On 3/26/24 12:38, Andrea Bolognani wrote:
On Tue, Mar 26, 2024 at 12:04:21PM -0400, Stefan Berger wrote:
>
>
> On 3/26/24 11:54, Andrea Bolognani wrote:
>> On Wed, Mar 20, 2024 at 08:43:24AM -0700, Andrea Bolognani wrote:
>>> On Wed, Mar 20, 2024 at 12:37:37PM +0100, Peter Krempa wrote:
>>>> On Wed, Mar 20, 2024 at 10:19:11 +0100, Andrea Bolognani wrote:
>>>>> +# libvirt will normally prevent migration if the storage backing the
VM is not
>>>>> +# on a shared filesystems. Sometimes, however, the storage *is*
shared despite
>>>>> +# not being detected as such: for example, this is the case when one
of the
>>>>> +# hosts involved in the migration is exporting its local storage to
the other
>>>>> +# one via NFS.
>>>>> +#
>>>>> +# Any directory listed here will be assumed to live on a shared
filesystem,
>>>>> +# making migration possible in scenarios such as the one described
above.
>>>>> +#
>>>>> +# If you need this feature, you probably want to set
remember_owner=0 too.
>>>>
>>>> Could you please elaborate why you'd want to disable owner
remembering?
>>>> With remote filesystems this works so I expect that if this makes
>>>> certain paths behave as shared filesystems, they should behave such
>>>> without any additional tweaks
>>>
>>> To be quite honest I don't remember exactly why I've added that, but
>>> I can confirm that if remember_owner=0 is not used on the destination
>>> host then migration will stall for a bit and then fail with
>>>
>>> error: unable to lock /var/lib/libvirt/swtpm/.../tpm2/.lock for
>>> metadata change: Resource temporarily unavailable
>>>
>>> Things work fine if swtpm is not involved. I'm going to dig deeper,
>>> but my guess is that, just like the situation addressed by the last
>>> patch, having an additional process complicates things compared to
>>> when we need to worry about QEMU only.
>>
>> I've managed to track this down, and I wasn't far off.
>>
>> The issue is that, when remember_owner is enabled, we perform a bunch
>> of additional locking on files around the actual relabel operation;
>> specifically, we call virSecurityManagerTransactionCommit() with the
>> last argument set to true.
>>
>> This doesn't seem to cause any issues in general, *except* when it
>> comes to swtpm's storage lock. The swtpm process holds this lock
>> while it's running, and only releases it once migration is triggered.
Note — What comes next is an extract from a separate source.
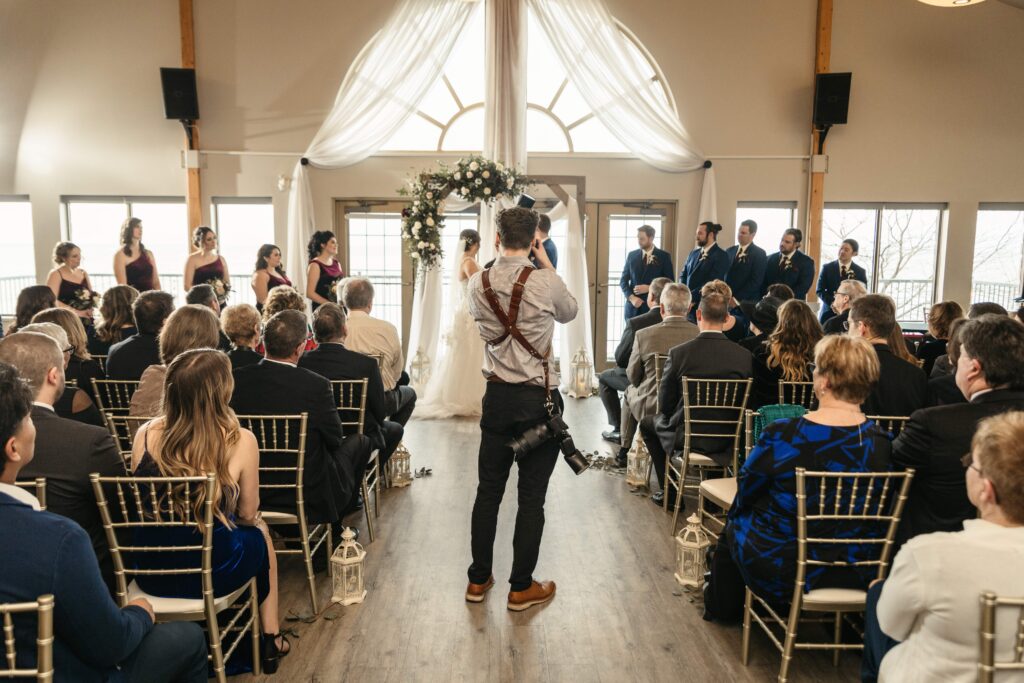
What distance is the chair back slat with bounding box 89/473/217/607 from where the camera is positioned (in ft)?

>> So, when we're about to start the target swtpm process and want to
>> prepare the environment by setting up labels, we try to acquire the
>> storage lock, and can't proceed because the source swtpm process is
>> still holding on to it.
>
> Who is 'we try to acquire the storage lock'? Is libvirt trying to acquire
> swtpm's storage lock? I would assume that only an instance of swtpm would
> acquire the lock.
Yes, it's libvirt doing that. The lock is only held for a brief
period while labels are being applied, and released immediately
afterwards. swtpm is only launched once that's done, so generally
there's no conflict.
Yes, I saw the code now. It kind of prevents lock files from being used.
In the migration case, things have worked so far because labeling in
general has been skipped for shared filesystem, which means that
locking was not performed either. This series changes things so that
labeling is necessary.
Thanks for the re-cap.
Does libvirt actually get involved in case of a migration failure and
fallback to the source host so that it could again relabel all files
before QEMU and swtpm (and possibly other virtual devices) again open
their files?
>> The hacky patch below makes migration work even when remember_owner
>> is enabled. Obviously I'd rewrite it so that we'd only skip locking
>> for incoming migration, but I wonder if there could be nasty side
>> effects to this...
>>
>> Other ideas? Can we perhaps change things so that swtpm releases the
>> lock earlier upon our request or something like that?
>
> Maybe below functiokn needs to be passed an array of exceptions, one being
> swtpm's lock file. I mean the lock file serves the purpose of locking via
> filesystem, so I don't think a third party should start interfering here and
> influencing the protocol ...
I guess the idea behind the locking is to prevent unrelated processes
(and possibly other libvirt threads?) from stepping on each other's
toes. Some exceptions are carved out already, so it's not like
there's no precedent for what we're suggesting. I'm just concerned
about accidentally opening the door for fun race conditions or CVEs.
Hm, maybe exceptions of filenames not to lock could be configured in the
config file instead of hard coded but with concrete names already given
in the sample config file so that users don't need to find out.
Some ideas about exceptions for files not to lock:
- there is a list of exception of files
- check whether a file is locked by a process with a given name in an
exception list (e.g., swtpm in /proc/<flock->l_pid>/comm ).